(Bloomberg) — A 48-year-old man from southern China’s Guangdong province died yesterday after being infected with the H7N9 avian influenza virus, the local government said.
The man surnamed Xie died at a hospital in Shenzhen, after being confirmed to have avian flu Jan. 15 in Foshan city, the province’s Health and Family Planning Commission said in a statement on its website. Ten people have died in Guangdong since August from H7N9 infections, according to the official China News Service.
Increased cases of the bird flu strain stoke concerns the virus may mutate into a form that spreads from person to person, as millions travel across China to see their families for the Lunar New Year holiday. Hong Kong, which neighbors Guangdong province, said Jan. 27 it will ban live chicken sales for 21 days and cull about 20,000 birds after a sample imported from mainland China tested positive for H7N9.
Zhongshan and Huizhou cities each reported a new case of H7N9 avian flu today, according to the Guangdong government statement. The Zhongshan case was a 2 1/2-year-old girl surnamed Liang, the agency said. It remains unclear whether the girl is related to another avian flu patient surnamed Liang reported in the same city yesterday, according to the China News Service report.
The virus can circulate widely in chicken, ducks and geese without causing the mass die-offs characteristic of the more infamous H5N1 bird flu virus. Its stealth has made it difficult to track and it’s typically more active during the colder winter months.

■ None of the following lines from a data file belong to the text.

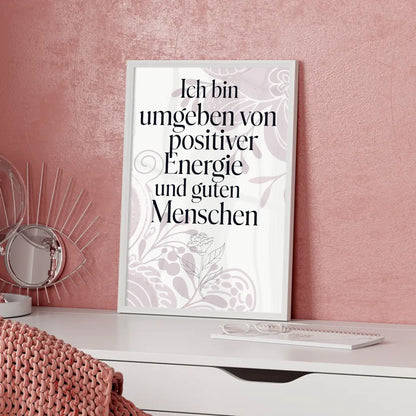 Affirmationsposter Ich bin umgeben von positiver Energie positiv
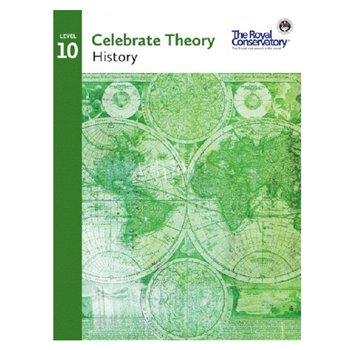 The Royal Conservatory THS10 Celebrate Theory History 10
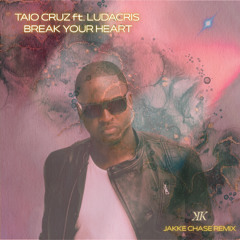 Taio Cruz ft Ludacris - Break Your Heart (Jakke Chase Remix) [FREE DOWNLOAD]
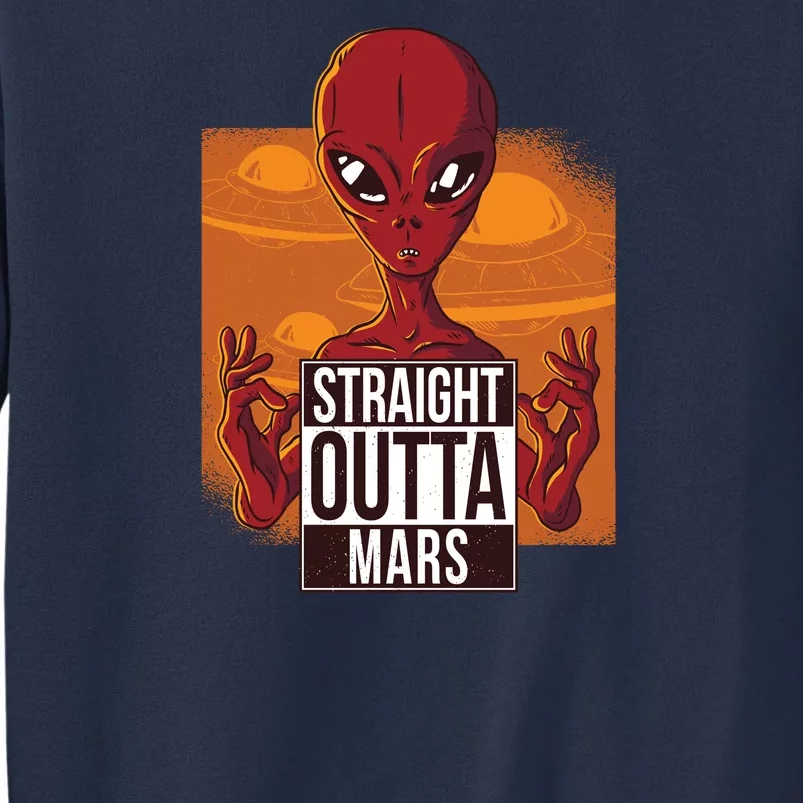 Straight Outta Mars Sweatshirt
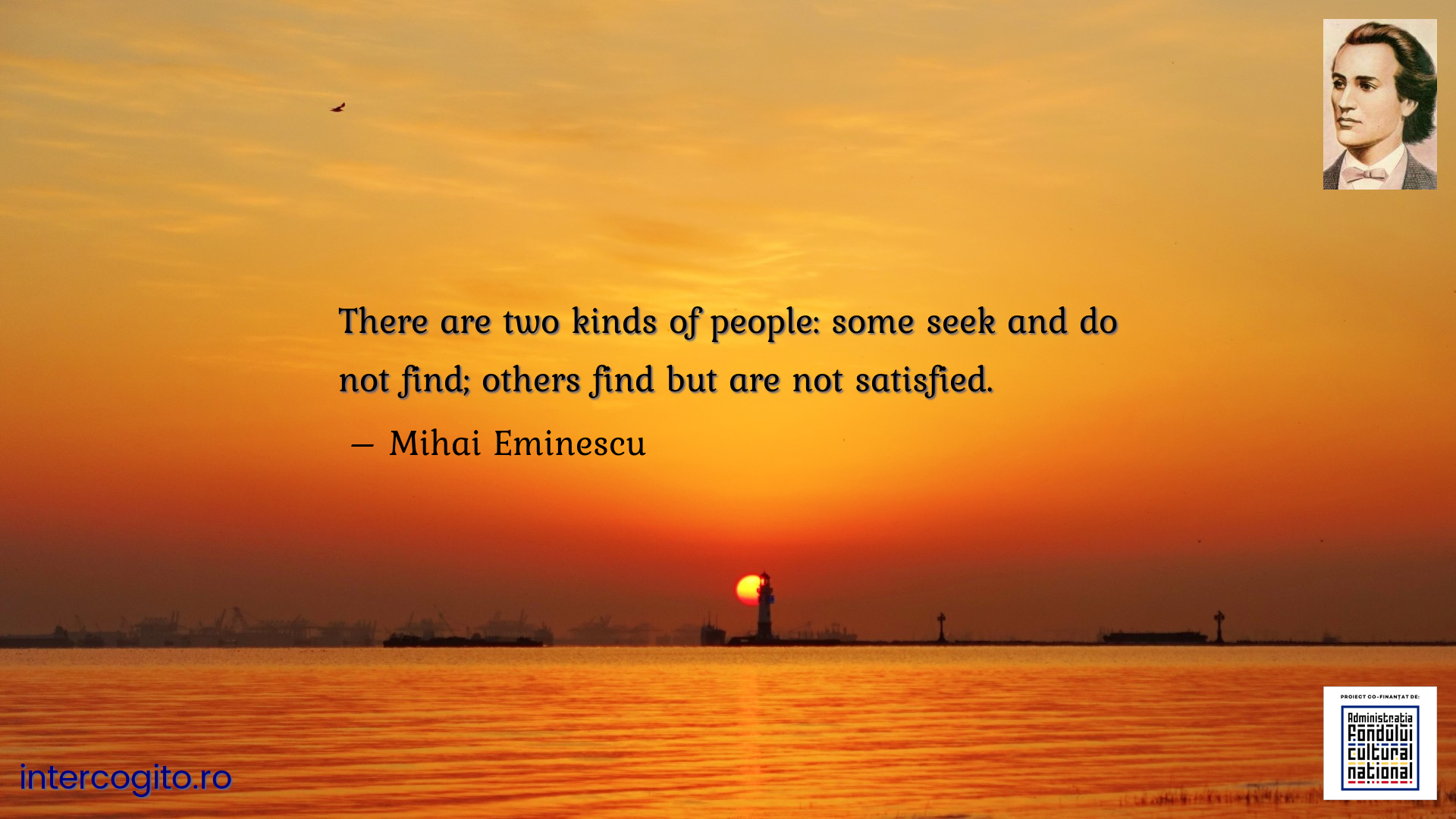 There are two kinds of people: some seek and do not find; others find but are not satisfied.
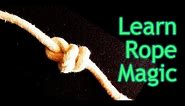 Easy Rope Magic Tricks for Beginners - Learn to Make Three Magic Knots
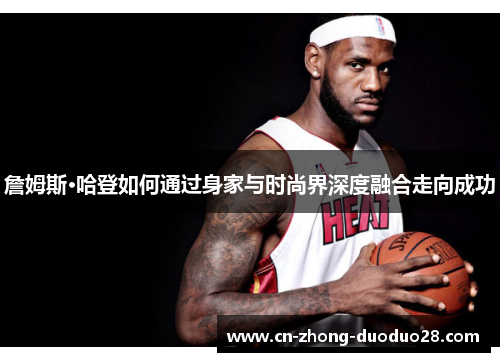 詹姆斯·哈登如何通过身家与时尚界深度融合走向成功 詹姆斯·哈登如何通过身家与时尚界深度融合走向成功
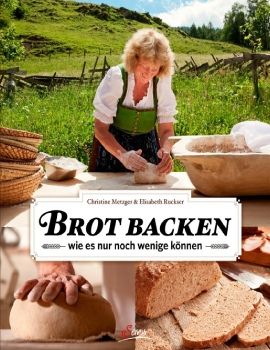 Brot backen - wie es nur noch wenige können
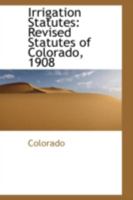 Irrigation Statutes: Revised Statutes of Colorado, 1908 0469559810 Book Cover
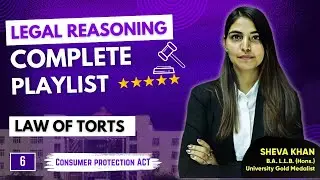 Law of Torts Part 6 - Consumer Protection Act | Legal Reasoning Complete Playlist For CLAT UG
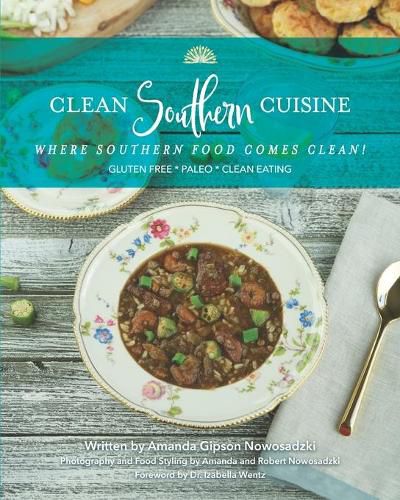 Cover image for Clean Southern Cuisine: Where Southern Food Comes Clean!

Even though H7N9 hasn’t mutated to become as contagious as seasonal flu, strains that emerge in China are of special interest to researchers because the country has been the springboard for contagions in the past.
The 1957-58 Asian Flu and 1968-69 Hong Kong Flu pandemics were first identified in the world’s most populous nation, and an earlier bird flu strain known as H5N1 is thought to have come from Guangdong in 1996.